The Rochester team has proposed that these flux patches are associated with temperature or density changes deep in the Earth’s mantle. “Africa sits on top of a very special seismological feature in the interior of the Earth, called a large low-shear-velocity province,” says Hare. “It’s essentially a slightly heavier portion of the lowermost mantle of the Earth that sits on top of the outer core, and protrudes slightly into it.” This protrusion then perturbs the flow of the liquid outer core, causing flux patches that alter the magnetic field on the Earth’s surface.

Future clues

Overall, the data from archaeomagnetic studies have been reassuring for the future of the Earth’s magnetic field, since the anomalies we see today are clearly in line with past behaviour. “What we have observed over the past several hundred years is a very normal behaviour of the geomagnetic field,” says Shaar. “There is nothing to worry about based on comparison of today’s field with what we know about the ancient field.” That view is backed up by magnetic records obtained from rocks that were formed much further back in the Earth’s history, which show that the Earth’s magnetic field is now globally much stronger than in the 50 000 years leading up to the past five reversals.
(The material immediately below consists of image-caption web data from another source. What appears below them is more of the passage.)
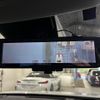 nissan x-trail 2020 quick_quick_5BA-NT32_NT3-606036 image 14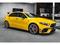 Mercedes-Benz A 45 S 4MATIC, Aero, Performance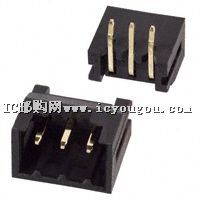 DF3-3P-2DS(01)�DƬ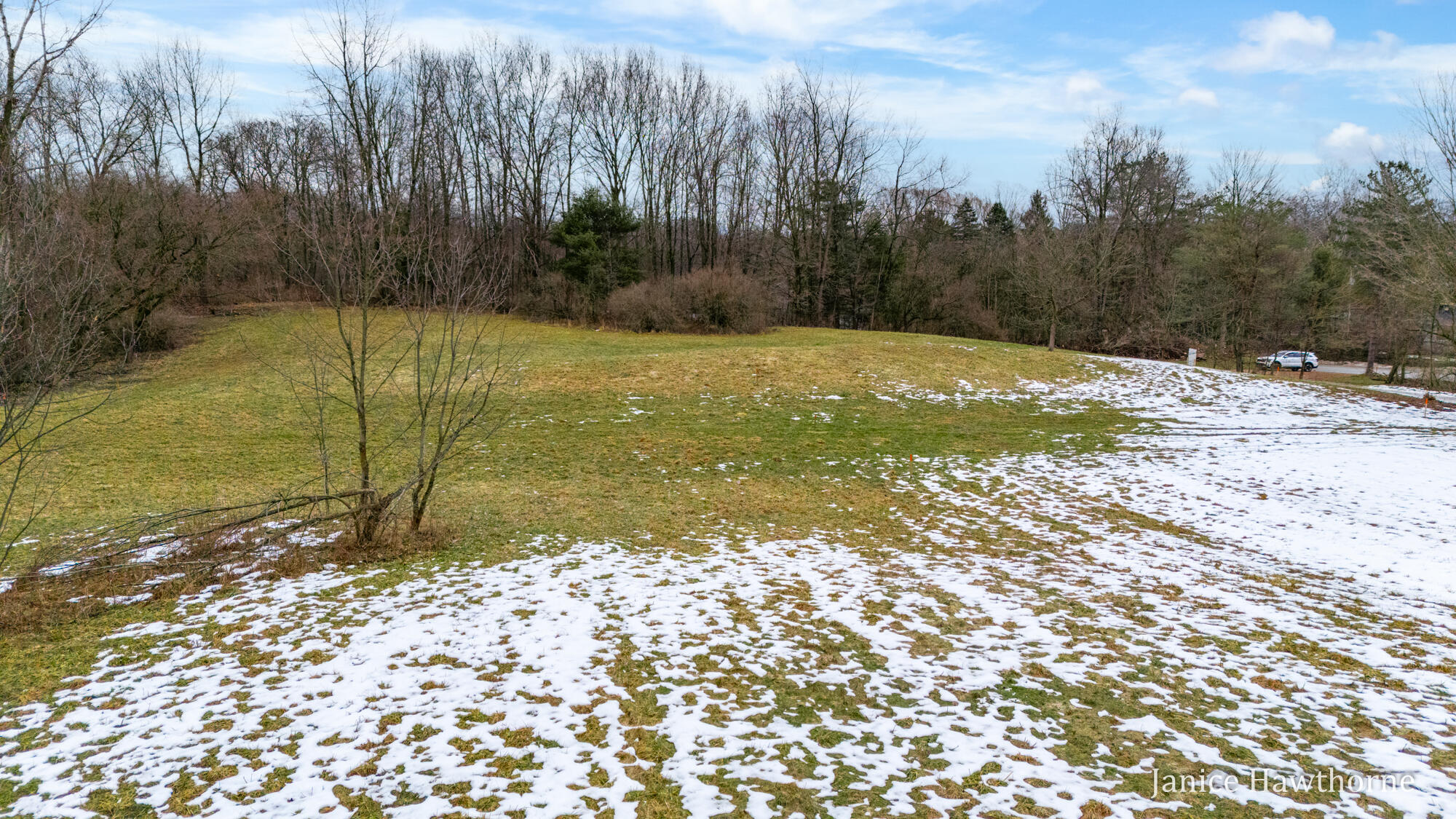 5625 Lacey Road, 1 Property Photo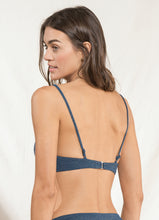 Load image into Gallery viewer, Image 06: Maaji Ensemble Jade Sublimity Peacock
Despite this general reassurance, there is still a lot to explore and understand about the anomalies in the Earth’s magnetic field. That means collecting more data on intensity variations over the last three millennia, but that’s a daunting task when there is still such a high failure rate in sample analysis. “Very few [geophysicists] focus on intensity, because the experiments drive them mad,” says Hare. “But it’s the key to this whole question.”
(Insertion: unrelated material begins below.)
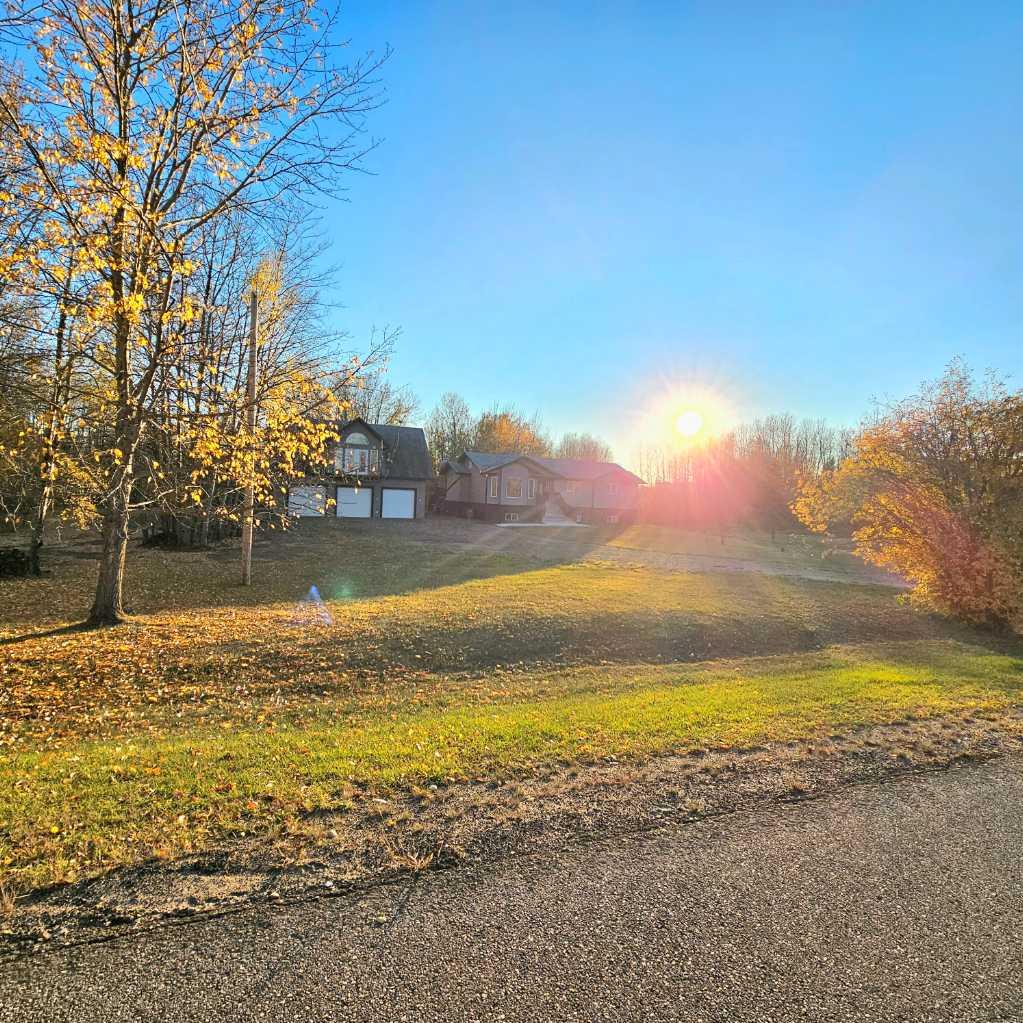 67325 Churchill Park Road 225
A new measurement technique being developed combines computed X-ray tomography with scanning magnetometry

One solution could be a new measurement technique being developed by Lennart de Groot, a geophysicist from Utrecht University in the Netherlands. Rather than simultaneously measuring the magnetism of millions of grains in one sample, de Groot combines computed X-ray tomography with scanning magnetometry to calculate the unique contribution of each grain (Geophysical Research Letters 45 2995). More accurate results can be achieved, he says, because the technique requires only a small subset of the magnetic grains contained within each sample.

It will also be important to source samples from a wider variety of locations. Detailed magnetic profiles now exist for Europe and much of the Middle East, while data coverage in China is also improving. It remains difficult to source magnetic data from the southern hemisphere, but Cottrell is continuing her work in Africa, adding that “there has been a concerted effort by many researchers, particularly from South America, to collect this data”.
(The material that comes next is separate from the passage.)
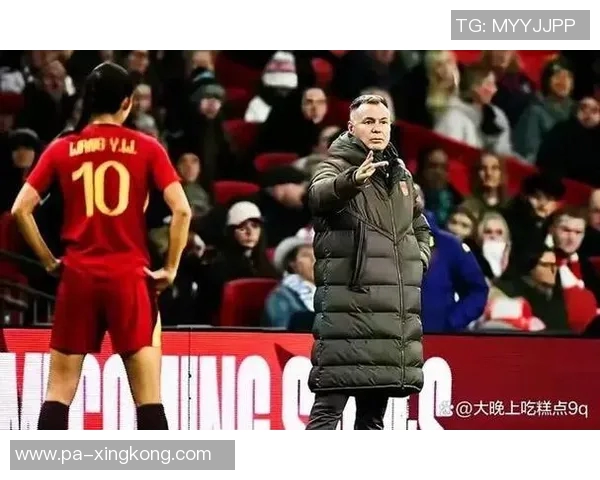 米利西奇谈英格兰惨败表示失望但坚信未来会更加强大 米利西奇谈英格兰惨败表示失望但坚信未来会更加强大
As more data become available, geophysicists are convinced that more anomalous behaviour will emerge in the Earth’s magnetic history. There is already some evidence of strong flux patches under Siberia, for example, and in the Southern Ocean near Australia. Shaar agrees that other anomalies will be found, and predicts that any new discoveries will be just as puzzling as those reported so far. “The world is huge and I suspect that we will find in the future that the geomagnetic field is nothing like we have measured in the past few hundreds of years,” he says. “It is an evolving thing, constantly changing, and there will be many surprises.”